After reading this paragraph, in answer to a question on Shakespeare's educa-tion, the students invariably say that he went to Cambridge. The problem concerns the underlined sentence. The correct answer to this question is that the paragraph tells us that Christopher Marlowe went to Cambridge, but says nothing about Shakespeare's own education, which is not documented. This is a good illustration of the point that students in sheltered courses are there because they are not yet ready to handle materials written for native speakers. It is often necessary to revise authentic texts to eliminate extraneous information, such as that on Marlowe, and excess embedding, which led to the confusion over the antecedent of the possessive pronoun 'his', and to simplify items of vocabulary, such as 'ponderous' or 'conceivable'. At its best, this process, which Stevick calls "an art" (1972, p. 113), gives students the information they need in a form that fits the level of their reading ability.

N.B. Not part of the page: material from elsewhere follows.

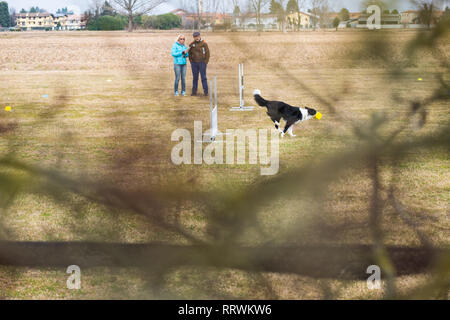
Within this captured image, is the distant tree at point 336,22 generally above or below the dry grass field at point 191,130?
above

Information of any kind is easier to find when it is organized in an abbreviated form, such as an outline or a chart, than when it is in an essay, and information about something unfamiliar, such as a foreign culture or another period of history, is easier to relate to when it is put into a familiar framework. According to schema theory,

comprehending a text is an interactive process between the reader's background knowledge and the text. Efficient comprehension requires the ability to relate the textual material to one's own knowledge. Comprehending words, sentences, and entire texts involves more than just relying on one's linguistic knowledge. (Carrell and Eisterhold, 1987, p. 220)

Japanese history during the sixteenth and seventeenth centuries is naturally not mentioned in The Story of English, but it is a part of the background knowledge of students here. As such, it makes a good starting point for discussions on culture, politics, and the history of the theater.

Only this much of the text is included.